HART unveils first mile of rail guideway
KAPOLEI, OAHU (HawaiiNewsNow) - The weather didn't exactly cooperate as it rained for most of the outdoor news conference, but it didn't dampen spirits as Honolulu Authority for Rapid Transportation (HART) showed off the first mile of the elevated guideway.
"Welcome to the guideway," announced Dan Grabauskas, HART CEO, before leading a convoy of dignitaries and media for the first time up the 37 foot high concrete platform that will eventually hold the 20 miles of track. "The view into the distance is a little hazy today but for us the sun is always shining right here. It is a pretty exciting time."
Construction crews have been practicing a technique called thermite welding. It will make the transition between rail sections smoother and quieter.
"A lot of people think of the old fashioned trains where you hear the clickety clack, clickety clack kind of sound. The reason you don't hear that on this is the rail once its completed it's as if it's one stick of 20 mile long rail," said Grabauskas.

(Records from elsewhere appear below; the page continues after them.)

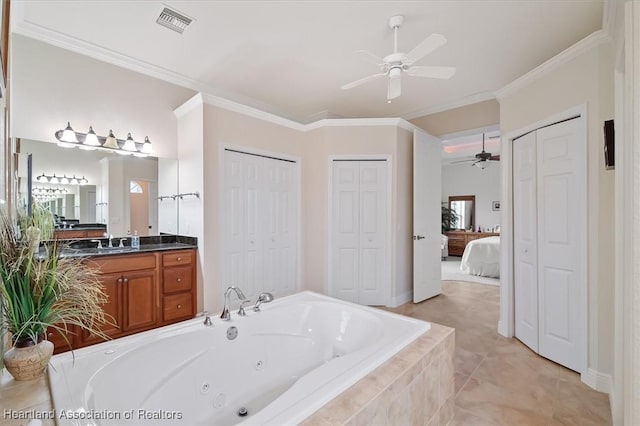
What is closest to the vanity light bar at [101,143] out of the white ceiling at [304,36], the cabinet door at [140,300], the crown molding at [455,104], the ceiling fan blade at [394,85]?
the white ceiling at [304,36]

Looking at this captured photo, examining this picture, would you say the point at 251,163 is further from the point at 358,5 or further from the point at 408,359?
the point at 408,359

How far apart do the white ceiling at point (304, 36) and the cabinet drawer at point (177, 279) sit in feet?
6.92

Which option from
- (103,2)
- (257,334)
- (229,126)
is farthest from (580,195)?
(103,2)

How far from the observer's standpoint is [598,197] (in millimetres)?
2092

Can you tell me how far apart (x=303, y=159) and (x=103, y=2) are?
8.05 feet

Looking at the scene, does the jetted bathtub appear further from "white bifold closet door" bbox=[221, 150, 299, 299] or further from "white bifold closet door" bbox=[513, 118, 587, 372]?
"white bifold closet door" bbox=[513, 118, 587, 372]

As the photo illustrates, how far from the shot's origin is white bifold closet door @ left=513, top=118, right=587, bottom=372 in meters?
2.24

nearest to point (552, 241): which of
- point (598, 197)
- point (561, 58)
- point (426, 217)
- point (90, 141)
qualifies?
point (598, 197)

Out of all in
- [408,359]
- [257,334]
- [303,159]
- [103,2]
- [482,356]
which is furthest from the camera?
[303,159]

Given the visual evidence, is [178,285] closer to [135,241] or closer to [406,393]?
[135,241]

The train is powered by electricity so it should make less noise. We also saw the three foot sound barriers along the edge of the guideway that are supposed to direct sound up, instead of out.
There were also plenty of visible gaps between segments.

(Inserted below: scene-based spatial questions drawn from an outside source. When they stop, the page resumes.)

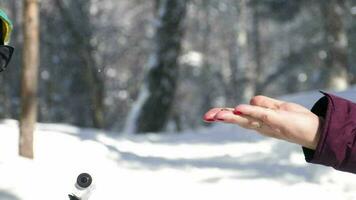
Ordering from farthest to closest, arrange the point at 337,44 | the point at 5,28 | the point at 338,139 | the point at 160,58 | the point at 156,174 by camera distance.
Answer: the point at 337,44 → the point at 160,58 → the point at 156,174 → the point at 5,28 → the point at 338,139

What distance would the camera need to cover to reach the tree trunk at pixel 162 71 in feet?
47.3

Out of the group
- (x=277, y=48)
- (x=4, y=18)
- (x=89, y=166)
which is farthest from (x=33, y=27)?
(x=277, y=48)

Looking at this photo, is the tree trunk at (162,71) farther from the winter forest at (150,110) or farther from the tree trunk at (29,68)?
the tree trunk at (29,68)

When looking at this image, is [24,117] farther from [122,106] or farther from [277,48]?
[277,48]

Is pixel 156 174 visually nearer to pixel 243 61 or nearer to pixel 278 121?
pixel 278 121

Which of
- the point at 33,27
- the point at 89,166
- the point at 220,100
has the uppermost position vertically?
the point at 33,27

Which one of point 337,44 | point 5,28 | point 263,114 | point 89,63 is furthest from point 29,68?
point 337,44

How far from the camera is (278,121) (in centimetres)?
155

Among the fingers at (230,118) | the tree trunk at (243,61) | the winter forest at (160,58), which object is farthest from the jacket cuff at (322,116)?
the tree trunk at (243,61)

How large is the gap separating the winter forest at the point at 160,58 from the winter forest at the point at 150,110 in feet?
0.15

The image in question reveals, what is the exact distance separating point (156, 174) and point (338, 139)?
4842 mm

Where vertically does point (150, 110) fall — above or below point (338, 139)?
below

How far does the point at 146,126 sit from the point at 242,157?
21.0 feet

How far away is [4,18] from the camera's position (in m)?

"It's pretty large but we can actually make final adjustments to the elevations to make it perfect. Then we set it in place and leave it there for a hundred years," said Grabauskas.

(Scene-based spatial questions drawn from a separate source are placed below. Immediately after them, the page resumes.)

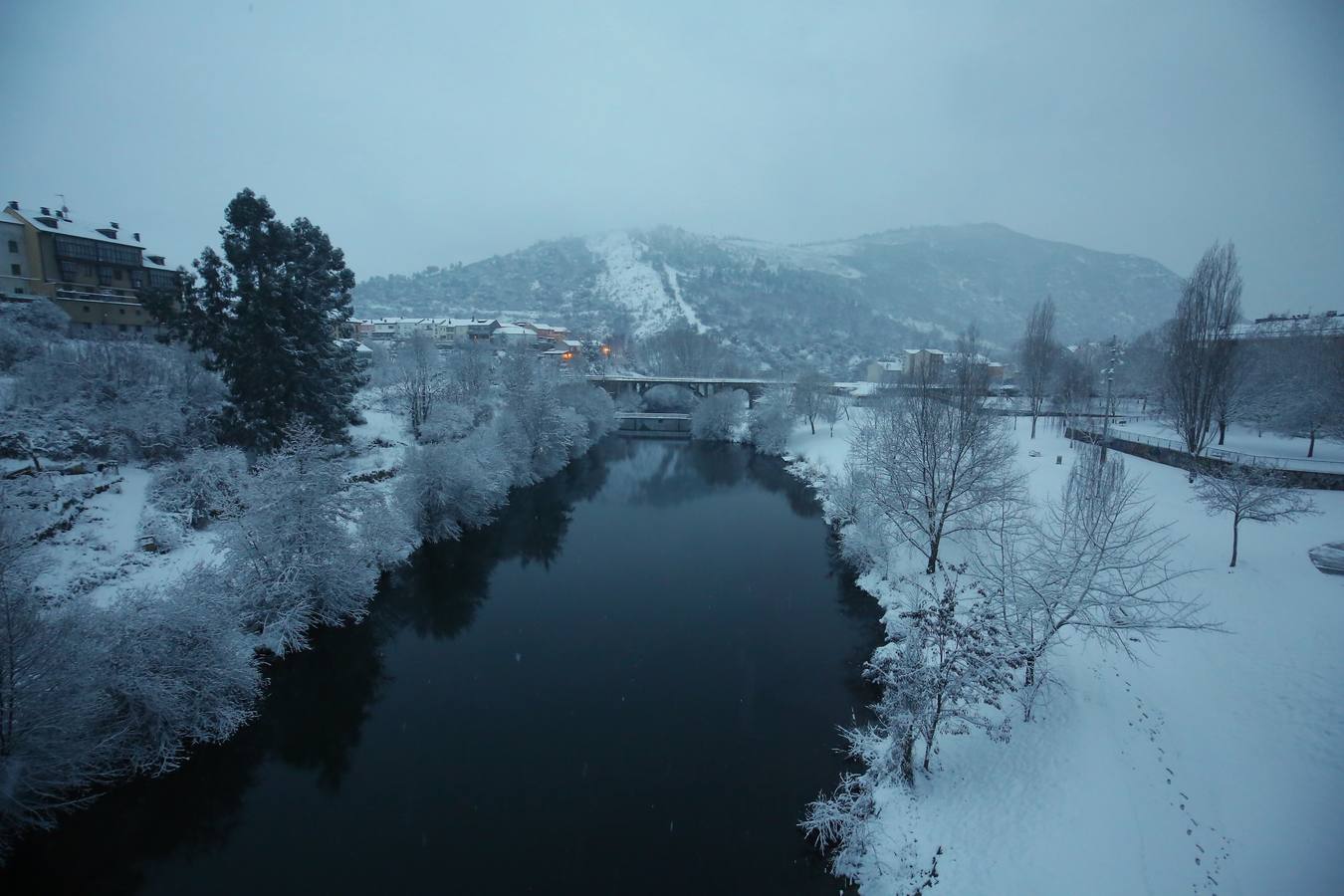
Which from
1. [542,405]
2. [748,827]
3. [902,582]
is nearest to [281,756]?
[748,827]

The rain also raised questions about runoff as water poured down from all over to the ground below. We're told there will be more organized runoff when it's finished.
"What you see underneath the guideway, it hasn't been fully sealed and finalized yet but part of this design, our contractor did incorporate a drainage plan so as you see on some of the columns there are drainage downspouts," said Karley Halsted, HART Project Manager West Oahu/Farrington Highway Guideway.
"It's like when you see the haze beyond our view, that's kind of like where we are right now. We can't see that far into the future, but on a good day when the sun comes up we can really see the end. So this rail system once completed will provide us a vision going forward of where we want to be," said State Senator Clarence Nishihara, (D) who was recently named the Senate Transportation Committee Chair.
The first rail cars will be tested up on the tracks here in mid 2016. The first ten miles is scheduled to be open to the public in 2018.